Know that a woman’s entrepreneurial success should not be seen as a threat to her current employer, but rather an asset that can be leveraged for the company. Protect your ideas and IP by having a lawyer involved in any contracts and conflict of interest policies. If your current employer does not appreciate your contributions and commitment to further your career and industry, find one that does.
Pissed off yet? What are we going to do about it?
Self-promote. Get over the discomfort to “toot your own horn.” Set yourself up for success by documenting your accomplishments and failures over time in an organized manner so that you can refer to your experiences readily during preparation for interviews or contract negotiations. Society has taught us that women shouldn’t be assertive, bold, and ambitious in leadership positions for a fear of others interpreting these “masculine” traits as unpleasant. Unsurprisingly, leadership requires us to be all these things and more if we are going to succeed. You can find that balance of strong leadership traits and having empathy with those we lead.

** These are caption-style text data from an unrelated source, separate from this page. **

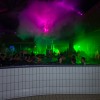 Bild: Partybilder der Party: Spring Pool Party am 08.04.2017 in DE | Baden-Wrttemberg | Zollernalbkreis | Albstadt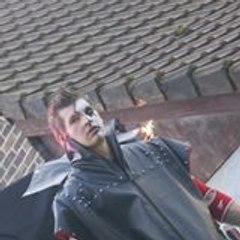 undertaker6224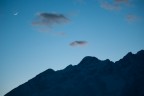 La Luna La Luna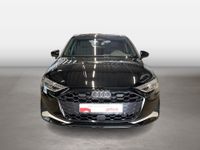 Audi A3 - Vorschau Bild 6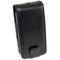 Flip Case - Nokia N97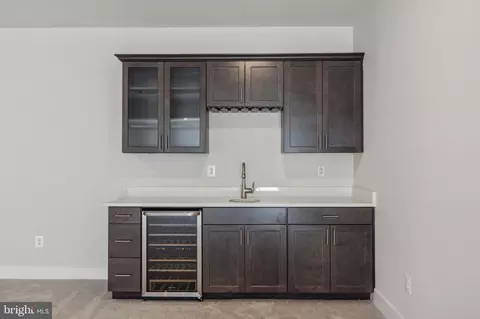 Other - 113 Stilly Way, Annapolis, MD 21403 photo 4 of 4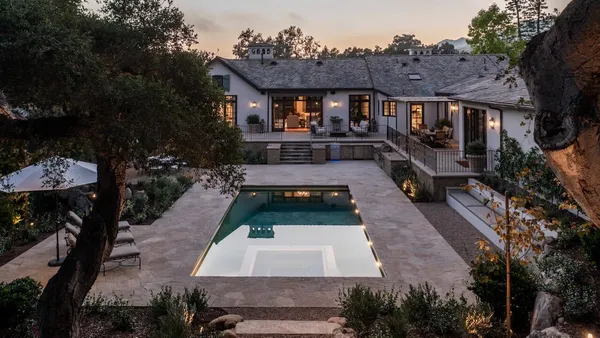 $55,000 | 710 Romero Canyon Road, Montecito, CA 93108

Sponsorship. If you are in a position of leadership (female or male) in medicine it’s simple. Make the time and space to engage with your less-experienced female colleagues and, if you believe in their potential, be sure to act. Introduce them to other individuals in leadership in person and through email. Forward them ideas, committees to join, or memberships you found helpful in the past to grow and connect. If you aren’t yet in a position of leadership and you desire this growth, actively seek out sponsors.
Protect your ideas. If you have an idea or implement a large project with YOUR vision, don’t hesitate to take credit. If your innovation may be worth protecting so that it can scale up and disrupt an industry, do NOT sell yourself and your idea short. If you have an interest in bettering yourself, your family, and your career through entrepreneurship, give it a shot. Be bold and engage in conversations with others who have done this to build a network and gain the confidence you need.
Becca Hayes is an internal medicine-pediatrics physician and health care executive.